Among other things, we should read the text canonically. It is the received form as it has been edited and assembled that carries the divine message. The identity of the human authors and editors is secondary,  of little importance. Parts of the text may indeed originate at the time of Moses, other parts later. But it is of no import, except when details of context help us to better understand the message. We don’t read Genesis to sort truth from error, but to find and know our God.

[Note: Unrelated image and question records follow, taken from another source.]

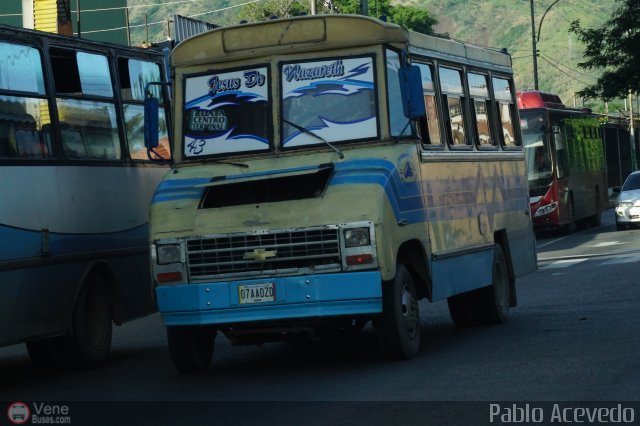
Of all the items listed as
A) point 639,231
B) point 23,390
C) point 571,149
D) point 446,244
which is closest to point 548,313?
point 446,244

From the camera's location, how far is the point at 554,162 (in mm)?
38219

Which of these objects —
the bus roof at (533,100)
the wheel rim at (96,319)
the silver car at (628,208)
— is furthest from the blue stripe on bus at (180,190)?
the bus roof at (533,100)

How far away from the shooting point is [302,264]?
1149cm

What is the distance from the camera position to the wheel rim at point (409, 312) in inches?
474

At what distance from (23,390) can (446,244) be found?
4075mm

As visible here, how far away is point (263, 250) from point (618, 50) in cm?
4549

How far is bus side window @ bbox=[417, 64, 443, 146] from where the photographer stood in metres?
13.1

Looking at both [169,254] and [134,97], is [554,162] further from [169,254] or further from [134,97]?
[169,254]

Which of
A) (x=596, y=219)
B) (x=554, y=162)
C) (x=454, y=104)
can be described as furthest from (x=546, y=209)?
(x=454, y=104)

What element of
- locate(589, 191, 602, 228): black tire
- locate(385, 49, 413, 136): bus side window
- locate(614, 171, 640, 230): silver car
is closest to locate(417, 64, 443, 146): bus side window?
locate(385, 49, 413, 136): bus side window

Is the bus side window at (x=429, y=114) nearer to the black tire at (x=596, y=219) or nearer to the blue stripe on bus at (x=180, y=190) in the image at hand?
the blue stripe on bus at (x=180, y=190)

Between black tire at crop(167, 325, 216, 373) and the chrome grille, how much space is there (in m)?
0.60

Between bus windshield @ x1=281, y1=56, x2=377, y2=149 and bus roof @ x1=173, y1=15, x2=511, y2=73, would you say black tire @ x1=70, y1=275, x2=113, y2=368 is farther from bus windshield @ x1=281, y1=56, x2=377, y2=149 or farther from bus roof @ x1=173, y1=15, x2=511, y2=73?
bus windshield @ x1=281, y1=56, x2=377, y2=149

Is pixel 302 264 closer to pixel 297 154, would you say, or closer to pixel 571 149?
pixel 297 154
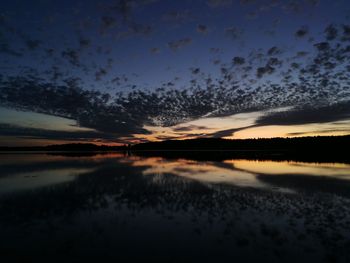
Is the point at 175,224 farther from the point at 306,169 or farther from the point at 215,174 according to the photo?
the point at 306,169

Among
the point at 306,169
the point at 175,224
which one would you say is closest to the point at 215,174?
the point at 306,169

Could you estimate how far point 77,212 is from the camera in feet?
39.3

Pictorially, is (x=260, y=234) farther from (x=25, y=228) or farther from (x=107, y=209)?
(x=25, y=228)

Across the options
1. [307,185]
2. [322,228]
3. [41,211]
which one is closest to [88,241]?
[41,211]

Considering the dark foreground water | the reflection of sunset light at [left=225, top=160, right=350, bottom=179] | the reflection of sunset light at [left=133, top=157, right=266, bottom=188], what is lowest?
the dark foreground water

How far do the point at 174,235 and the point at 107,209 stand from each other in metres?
4.60

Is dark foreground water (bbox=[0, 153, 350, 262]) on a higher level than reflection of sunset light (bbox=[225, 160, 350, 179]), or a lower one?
lower

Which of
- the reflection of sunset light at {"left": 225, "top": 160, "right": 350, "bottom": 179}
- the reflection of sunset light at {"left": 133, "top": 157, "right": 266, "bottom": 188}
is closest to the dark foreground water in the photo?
the reflection of sunset light at {"left": 133, "top": 157, "right": 266, "bottom": 188}

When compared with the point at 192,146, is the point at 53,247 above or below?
below

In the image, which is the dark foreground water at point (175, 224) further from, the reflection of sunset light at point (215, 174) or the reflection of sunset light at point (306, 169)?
the reflection of sunset light at point (306, 169)

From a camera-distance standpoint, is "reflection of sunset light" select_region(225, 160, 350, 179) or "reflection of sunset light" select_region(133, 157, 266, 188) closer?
"reflection of sunset light" select_region(133, 157, 266, 188)

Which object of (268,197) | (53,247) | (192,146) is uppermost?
(192,146)

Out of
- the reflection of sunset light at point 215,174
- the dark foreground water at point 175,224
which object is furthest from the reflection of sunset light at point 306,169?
the dark foreground water at point 175,224

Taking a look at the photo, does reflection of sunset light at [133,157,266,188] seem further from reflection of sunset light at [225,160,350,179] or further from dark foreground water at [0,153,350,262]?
dark foreground water at [0,153,350,262]
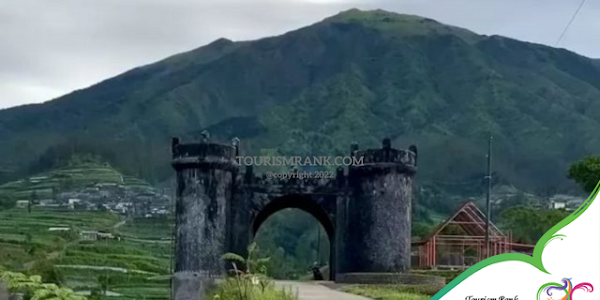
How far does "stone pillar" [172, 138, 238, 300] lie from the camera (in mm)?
13195

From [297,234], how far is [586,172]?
518 cm

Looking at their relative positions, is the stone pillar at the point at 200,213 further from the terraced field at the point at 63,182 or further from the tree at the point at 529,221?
the tree at the point at 529,221

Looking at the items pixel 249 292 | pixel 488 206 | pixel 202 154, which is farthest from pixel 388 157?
pixel 249 292

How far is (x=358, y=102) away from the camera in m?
12.5

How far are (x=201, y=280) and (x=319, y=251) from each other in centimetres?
300

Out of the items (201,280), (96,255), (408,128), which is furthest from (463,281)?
(96,255)

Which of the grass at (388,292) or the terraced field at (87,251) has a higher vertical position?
the terraced field at (87,251)

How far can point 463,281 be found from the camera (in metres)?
10.6

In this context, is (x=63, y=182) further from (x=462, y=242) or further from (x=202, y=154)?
(x=462, y=242)

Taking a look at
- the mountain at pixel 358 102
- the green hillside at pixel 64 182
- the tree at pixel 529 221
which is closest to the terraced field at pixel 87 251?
the green hillside at pixel 64 182

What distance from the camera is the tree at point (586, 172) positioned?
38.3ft

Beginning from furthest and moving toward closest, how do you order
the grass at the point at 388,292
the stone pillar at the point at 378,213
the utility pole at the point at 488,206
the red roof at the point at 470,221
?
the stone pillar at the point at 378,213
the red roof at the point at 470,221
the utility pole at the point at 488,206
the grass at the point at 388,292

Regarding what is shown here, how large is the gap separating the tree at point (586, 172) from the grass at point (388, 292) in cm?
194

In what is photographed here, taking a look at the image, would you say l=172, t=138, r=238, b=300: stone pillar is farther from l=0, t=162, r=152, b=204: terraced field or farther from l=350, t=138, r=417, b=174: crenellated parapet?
l=350, t=138, r=417, b=174: crenellated parapet
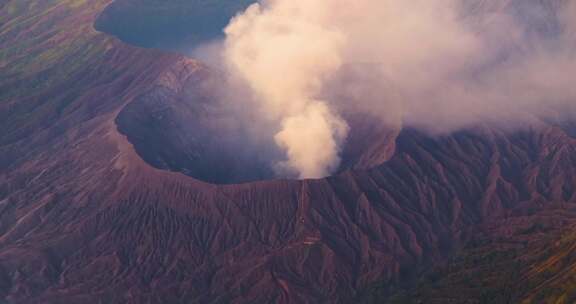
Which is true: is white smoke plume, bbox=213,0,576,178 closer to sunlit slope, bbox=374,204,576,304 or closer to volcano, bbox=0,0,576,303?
volcano, bbox=0,0,576,303

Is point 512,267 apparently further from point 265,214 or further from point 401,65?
point 401,65

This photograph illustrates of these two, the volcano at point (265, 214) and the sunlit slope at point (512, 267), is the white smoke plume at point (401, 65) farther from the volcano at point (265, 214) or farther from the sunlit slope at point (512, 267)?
the sunlit slope at point (512, 267)

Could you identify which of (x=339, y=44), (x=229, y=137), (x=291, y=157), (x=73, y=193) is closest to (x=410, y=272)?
(x=291, y=157)

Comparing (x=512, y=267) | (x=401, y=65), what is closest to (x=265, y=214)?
(x=512, y=267)

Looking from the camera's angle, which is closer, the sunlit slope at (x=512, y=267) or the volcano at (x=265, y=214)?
the sunlit slope at (x=512, y=267)

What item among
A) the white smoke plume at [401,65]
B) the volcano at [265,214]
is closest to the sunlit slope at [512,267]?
the volcano at [265,214]
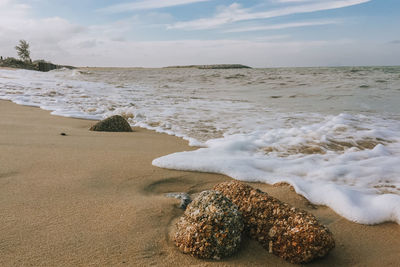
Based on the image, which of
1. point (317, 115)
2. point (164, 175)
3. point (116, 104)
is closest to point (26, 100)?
point (116, 104)

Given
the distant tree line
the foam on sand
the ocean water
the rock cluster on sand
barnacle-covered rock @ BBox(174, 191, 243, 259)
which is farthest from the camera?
the distant tree line

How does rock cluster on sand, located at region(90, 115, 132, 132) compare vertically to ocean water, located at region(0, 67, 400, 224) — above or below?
above

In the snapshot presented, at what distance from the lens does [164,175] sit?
2707mm

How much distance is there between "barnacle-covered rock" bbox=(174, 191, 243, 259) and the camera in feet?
4.97

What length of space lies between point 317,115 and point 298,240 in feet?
16.9

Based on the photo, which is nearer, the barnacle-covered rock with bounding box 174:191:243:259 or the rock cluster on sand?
the barnacle-covered rock with bounding box 174:191:243:259

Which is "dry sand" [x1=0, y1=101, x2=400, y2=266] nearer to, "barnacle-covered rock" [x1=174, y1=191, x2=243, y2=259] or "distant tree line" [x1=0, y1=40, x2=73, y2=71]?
"barnacle-covered rock" [x1=174, y1=191, x2=243, y2=259]

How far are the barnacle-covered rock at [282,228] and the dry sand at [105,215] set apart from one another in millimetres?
62

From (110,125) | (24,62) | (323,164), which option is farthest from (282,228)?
(24,62)

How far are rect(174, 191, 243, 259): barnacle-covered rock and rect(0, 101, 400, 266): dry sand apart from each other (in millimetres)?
48

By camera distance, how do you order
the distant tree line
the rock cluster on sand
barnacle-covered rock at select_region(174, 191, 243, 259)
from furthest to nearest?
the distant tree line
the rock cluster on sand
barnacle-covered rock at select_region(174, 191, 243, 259)

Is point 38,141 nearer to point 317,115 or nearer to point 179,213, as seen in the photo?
point 179,213

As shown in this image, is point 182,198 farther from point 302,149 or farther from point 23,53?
point 23,53

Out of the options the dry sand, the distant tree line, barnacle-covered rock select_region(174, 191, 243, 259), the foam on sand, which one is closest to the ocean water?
the foam on sand
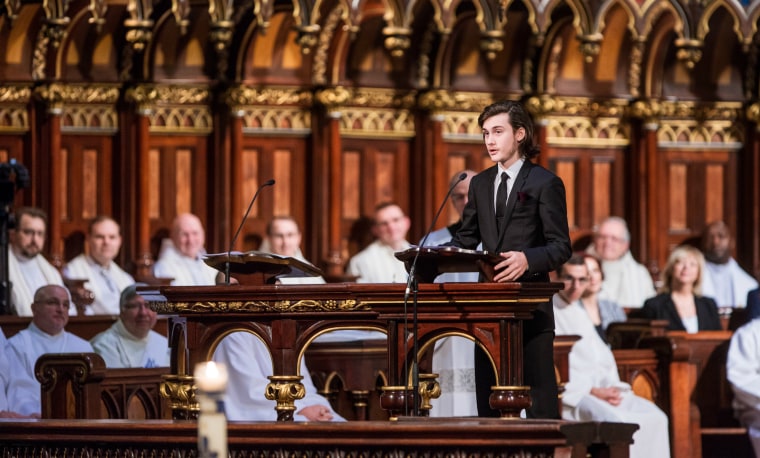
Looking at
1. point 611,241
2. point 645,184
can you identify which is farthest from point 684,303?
point 645,184

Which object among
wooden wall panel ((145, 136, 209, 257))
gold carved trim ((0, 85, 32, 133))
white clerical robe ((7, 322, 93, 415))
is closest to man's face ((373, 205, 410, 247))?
wooden wall panel ((145, 136, 209, 257))

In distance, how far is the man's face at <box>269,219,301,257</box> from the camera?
42.0 ft

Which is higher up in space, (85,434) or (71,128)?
(71,128)

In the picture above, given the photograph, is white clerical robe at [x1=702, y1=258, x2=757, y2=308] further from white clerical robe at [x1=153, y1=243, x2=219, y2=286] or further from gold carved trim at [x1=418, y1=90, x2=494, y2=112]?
white clerical robe at [x1=153, y1=243, x2=219, y2=286]

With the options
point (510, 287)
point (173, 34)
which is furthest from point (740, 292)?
point (510, 287)

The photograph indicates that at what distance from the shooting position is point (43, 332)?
10.3 metres

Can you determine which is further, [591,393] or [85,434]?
[591,393]

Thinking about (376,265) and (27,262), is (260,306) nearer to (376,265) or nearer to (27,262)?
(27,262)

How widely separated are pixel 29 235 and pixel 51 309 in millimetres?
2120

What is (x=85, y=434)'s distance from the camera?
6867 millimetres

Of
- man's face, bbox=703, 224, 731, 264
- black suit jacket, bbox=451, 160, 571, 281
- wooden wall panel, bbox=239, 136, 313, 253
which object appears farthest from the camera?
man's face, bbox=703, 224, 731, 264

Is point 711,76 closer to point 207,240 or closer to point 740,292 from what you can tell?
point 740,292

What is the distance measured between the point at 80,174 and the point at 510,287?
802 cm

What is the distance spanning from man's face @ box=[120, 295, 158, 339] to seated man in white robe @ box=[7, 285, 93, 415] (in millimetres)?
386
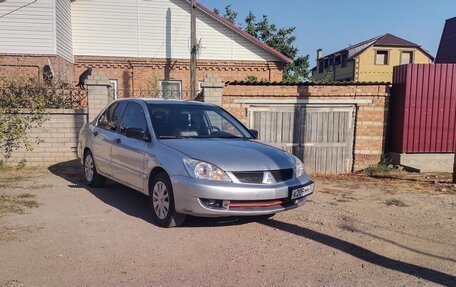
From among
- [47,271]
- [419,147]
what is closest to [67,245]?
[47,271]

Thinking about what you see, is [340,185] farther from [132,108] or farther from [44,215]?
[44,215]

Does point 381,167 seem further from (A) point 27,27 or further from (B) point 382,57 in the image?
(B) point 382,57

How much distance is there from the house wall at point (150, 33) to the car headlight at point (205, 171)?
15.5 m

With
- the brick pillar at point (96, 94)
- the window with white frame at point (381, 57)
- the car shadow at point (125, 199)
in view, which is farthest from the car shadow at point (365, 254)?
the window with white frame at point (381, 57)

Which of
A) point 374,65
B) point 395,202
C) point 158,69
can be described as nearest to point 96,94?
point 395,202

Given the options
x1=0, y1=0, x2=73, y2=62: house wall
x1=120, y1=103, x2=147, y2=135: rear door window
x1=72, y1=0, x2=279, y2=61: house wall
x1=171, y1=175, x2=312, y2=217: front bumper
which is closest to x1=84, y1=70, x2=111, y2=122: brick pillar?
x1=120, y1=103, x2=147, y2=135: rear door window

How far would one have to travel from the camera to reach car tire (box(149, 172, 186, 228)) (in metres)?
4.84

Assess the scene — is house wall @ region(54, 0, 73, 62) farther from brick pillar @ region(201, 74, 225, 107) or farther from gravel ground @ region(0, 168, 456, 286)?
gravel ground @ region(0, 168, 456, 286)

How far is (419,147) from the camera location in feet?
32.7

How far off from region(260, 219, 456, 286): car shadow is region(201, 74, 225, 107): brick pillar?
434 cm

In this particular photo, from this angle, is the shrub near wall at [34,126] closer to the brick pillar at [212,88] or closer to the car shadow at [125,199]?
the car shadow at [125,199]

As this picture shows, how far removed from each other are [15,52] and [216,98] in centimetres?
1006

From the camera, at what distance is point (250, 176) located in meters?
4.66

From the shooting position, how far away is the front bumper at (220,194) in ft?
14.8
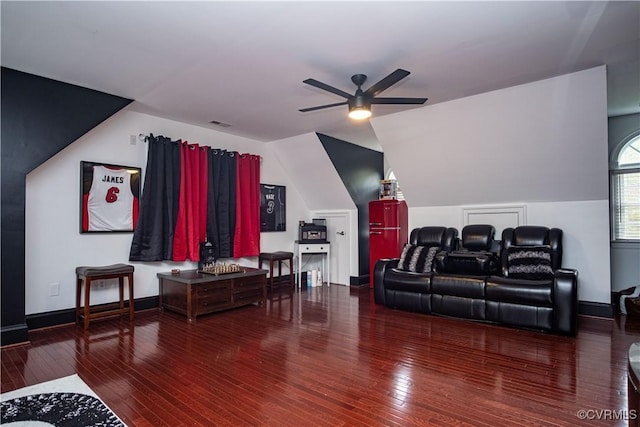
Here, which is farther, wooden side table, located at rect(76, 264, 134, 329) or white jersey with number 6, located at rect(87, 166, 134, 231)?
white jersey with number 6, located at rect(87, 166, 134, 231)

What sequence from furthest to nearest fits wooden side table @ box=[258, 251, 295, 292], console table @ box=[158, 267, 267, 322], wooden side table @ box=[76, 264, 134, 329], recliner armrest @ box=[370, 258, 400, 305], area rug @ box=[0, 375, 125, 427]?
wooden side table @ box=[258, 251, 295, 292] < recliner armrest @ box=[370, 258, 400, 305] < console table @ box=[158, 267, 267, 322] < wooden side table @ box=[76, 264, 134, 329] < area rug @ box=[0, 375, 125, 427]

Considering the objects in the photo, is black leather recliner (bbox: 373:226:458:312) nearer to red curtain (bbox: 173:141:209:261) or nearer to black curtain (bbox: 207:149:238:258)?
black curtain (bbox: 207:149:238:258)

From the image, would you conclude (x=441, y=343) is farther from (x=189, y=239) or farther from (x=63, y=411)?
(x=189, y=239)

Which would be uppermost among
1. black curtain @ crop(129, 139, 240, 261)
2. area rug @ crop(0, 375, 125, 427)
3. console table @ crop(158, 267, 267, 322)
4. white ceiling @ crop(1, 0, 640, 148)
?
white ceiling @ crop(1, 0, 640, 148)

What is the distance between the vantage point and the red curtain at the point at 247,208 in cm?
565

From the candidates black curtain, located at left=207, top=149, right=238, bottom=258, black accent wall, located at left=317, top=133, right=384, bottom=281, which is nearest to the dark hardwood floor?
black curtain, located at left=207, top=149, right=238, bottom=258

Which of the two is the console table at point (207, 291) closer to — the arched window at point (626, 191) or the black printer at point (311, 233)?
the black printer at point (311, 233)

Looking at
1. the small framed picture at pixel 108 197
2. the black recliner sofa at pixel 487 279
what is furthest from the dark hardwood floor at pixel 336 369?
the small framed picture at pixel 108 197

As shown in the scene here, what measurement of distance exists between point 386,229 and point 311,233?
141cm

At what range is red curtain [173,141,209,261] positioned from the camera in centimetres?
488

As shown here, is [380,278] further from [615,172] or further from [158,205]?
[615,172]

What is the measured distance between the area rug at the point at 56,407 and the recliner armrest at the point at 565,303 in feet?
12.9

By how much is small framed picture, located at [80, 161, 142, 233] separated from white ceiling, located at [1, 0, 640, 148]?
38.1 inches

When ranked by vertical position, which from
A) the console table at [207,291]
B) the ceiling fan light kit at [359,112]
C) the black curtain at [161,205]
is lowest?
the console table at [207,291]
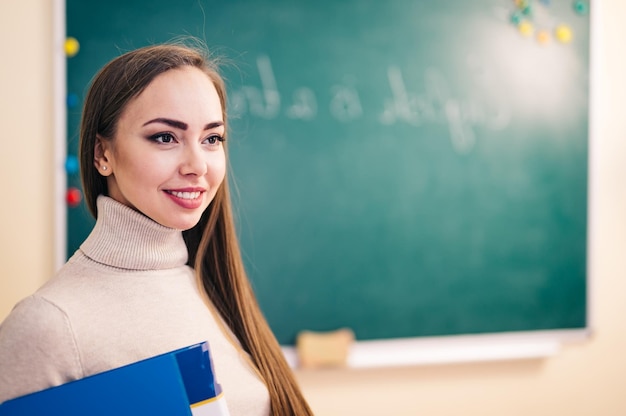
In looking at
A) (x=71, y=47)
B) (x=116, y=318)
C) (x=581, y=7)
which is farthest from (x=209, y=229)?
(x=581, y=7)

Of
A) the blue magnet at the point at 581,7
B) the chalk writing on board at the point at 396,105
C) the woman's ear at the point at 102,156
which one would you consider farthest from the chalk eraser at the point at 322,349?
the blue magnet at the point at 581,7

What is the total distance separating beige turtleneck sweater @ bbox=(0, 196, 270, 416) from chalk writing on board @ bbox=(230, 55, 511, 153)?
103 centimetres

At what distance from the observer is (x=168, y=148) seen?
879 millimetres

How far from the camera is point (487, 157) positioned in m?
2.17

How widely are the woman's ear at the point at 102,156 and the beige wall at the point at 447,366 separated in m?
1.01

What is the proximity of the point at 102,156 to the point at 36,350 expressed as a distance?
30cm

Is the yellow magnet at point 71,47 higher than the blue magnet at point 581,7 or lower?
lower

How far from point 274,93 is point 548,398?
1.46 metres

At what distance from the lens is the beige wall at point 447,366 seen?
1.80m

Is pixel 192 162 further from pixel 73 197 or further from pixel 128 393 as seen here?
pixel 73 197

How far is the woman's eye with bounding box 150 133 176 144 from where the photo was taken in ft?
2.87

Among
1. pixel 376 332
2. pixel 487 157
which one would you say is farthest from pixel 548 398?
pixel 487 157

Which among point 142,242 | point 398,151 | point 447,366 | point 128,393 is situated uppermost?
point 398,151

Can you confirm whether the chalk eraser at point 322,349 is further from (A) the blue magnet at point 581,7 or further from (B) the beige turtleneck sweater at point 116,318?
(A) the blue magnet at point 581,7
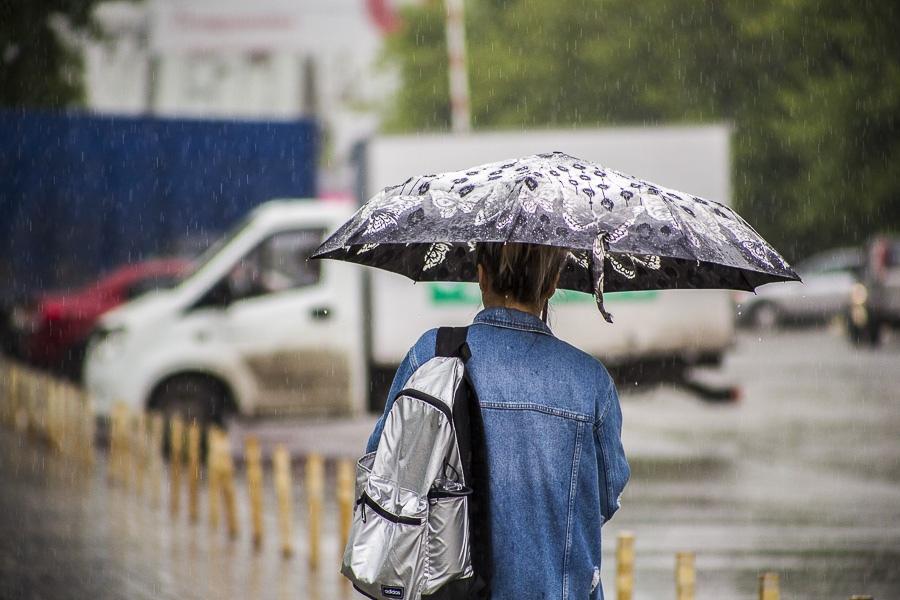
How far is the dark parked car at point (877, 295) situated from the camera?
23.1 meters

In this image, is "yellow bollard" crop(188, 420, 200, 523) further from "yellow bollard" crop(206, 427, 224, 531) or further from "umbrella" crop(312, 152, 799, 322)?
"umbrella" crop(312, 152, 799, 322)

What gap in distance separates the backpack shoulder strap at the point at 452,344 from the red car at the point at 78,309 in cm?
1390

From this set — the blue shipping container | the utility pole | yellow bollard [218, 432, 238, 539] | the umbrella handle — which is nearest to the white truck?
the blue shipping container

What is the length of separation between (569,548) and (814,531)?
6.27 metres

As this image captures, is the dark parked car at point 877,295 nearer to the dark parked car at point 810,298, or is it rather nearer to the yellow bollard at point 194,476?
the dark parked car at point 810,298

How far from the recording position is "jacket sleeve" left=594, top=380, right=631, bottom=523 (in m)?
3.16

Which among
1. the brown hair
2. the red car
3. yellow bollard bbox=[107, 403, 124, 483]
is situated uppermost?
the brown hair

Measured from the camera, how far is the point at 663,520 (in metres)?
9.41

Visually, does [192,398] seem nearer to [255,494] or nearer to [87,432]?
[87,432]

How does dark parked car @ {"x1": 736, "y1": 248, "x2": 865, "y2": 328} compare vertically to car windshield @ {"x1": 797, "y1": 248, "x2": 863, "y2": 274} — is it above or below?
below

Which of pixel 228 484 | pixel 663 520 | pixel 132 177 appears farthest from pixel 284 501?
pixel 132 177

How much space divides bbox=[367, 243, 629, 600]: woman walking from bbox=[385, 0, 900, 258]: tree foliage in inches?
1128

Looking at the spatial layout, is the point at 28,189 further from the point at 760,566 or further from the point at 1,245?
the point at 760,566

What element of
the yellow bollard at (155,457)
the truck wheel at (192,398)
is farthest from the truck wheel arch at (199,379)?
the yellow bollard at (155,457)
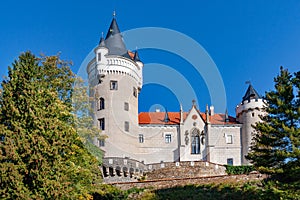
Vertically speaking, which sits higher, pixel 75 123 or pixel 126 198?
pixel 75 123

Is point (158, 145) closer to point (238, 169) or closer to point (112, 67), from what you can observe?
point (238, 169)

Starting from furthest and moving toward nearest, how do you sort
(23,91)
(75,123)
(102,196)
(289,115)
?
(102,196), (75,123), (289,115), (23,91)

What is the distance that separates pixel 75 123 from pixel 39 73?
495cm

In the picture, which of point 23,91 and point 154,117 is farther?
point 154,117

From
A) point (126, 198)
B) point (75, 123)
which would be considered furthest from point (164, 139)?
point (75, 123)

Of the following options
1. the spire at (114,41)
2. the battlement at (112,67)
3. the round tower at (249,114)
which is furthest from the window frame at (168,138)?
the spire at (114,41)

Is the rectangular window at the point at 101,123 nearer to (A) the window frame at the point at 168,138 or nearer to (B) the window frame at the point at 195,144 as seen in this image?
(A) the window frame at the point at 168,138

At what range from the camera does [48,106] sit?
20.7m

A story of God. If the primeval history of Genesis 2-11 is assembled as a literary whole using “stories with histories” it still can and does reveal God. In fact, God is the primary actor in this part of Genesis. He creates the world and places humans, created in his image male and female, in the world to act as his representatives. When Adam and Eve are tempted and sin, God responds with both judgement and grace. His speeches are the most important. When Cain’s offering is rejected God warns of sin lurking at his door and when he murders Abel God knows and responds in judgement and grace. When humankind sinks to the depths of depravity God knows and responds in judgement and grace. But this solved nothing and resulted in a new covenant. When humankind builds a city and a tower in rebellion against God, God responds in judgement and grace.

And then God calls Abraham.

There is more that can be said about the text. Bill Arnold (Genesis (New Cambridge Bible Commentary)), notes that the primeval history establishes the God of Israel as the sovereign creator God of the entire world.

Gen 1-11 ties Israel’s ancestral covenant to the Creator of the universe. Yahweh is not simply the God of Jerusalem, nor of geographic Israel, nor is Yahweh only the God of the exodus plagues, nor of the Sinai desert. In a remarkable theological move that transcends most of ancient Near Eastern speculative thought, Yahweh of Israel, the God of the exodus and Sinai covenant as well as the God of the ancestral covenant, becomes the sovereign Lord of all. The God of Sinai and Zion is thus also the God of Eden and Ararat. (p. 124)

The God who calls Abraham is the one and only Lord of all.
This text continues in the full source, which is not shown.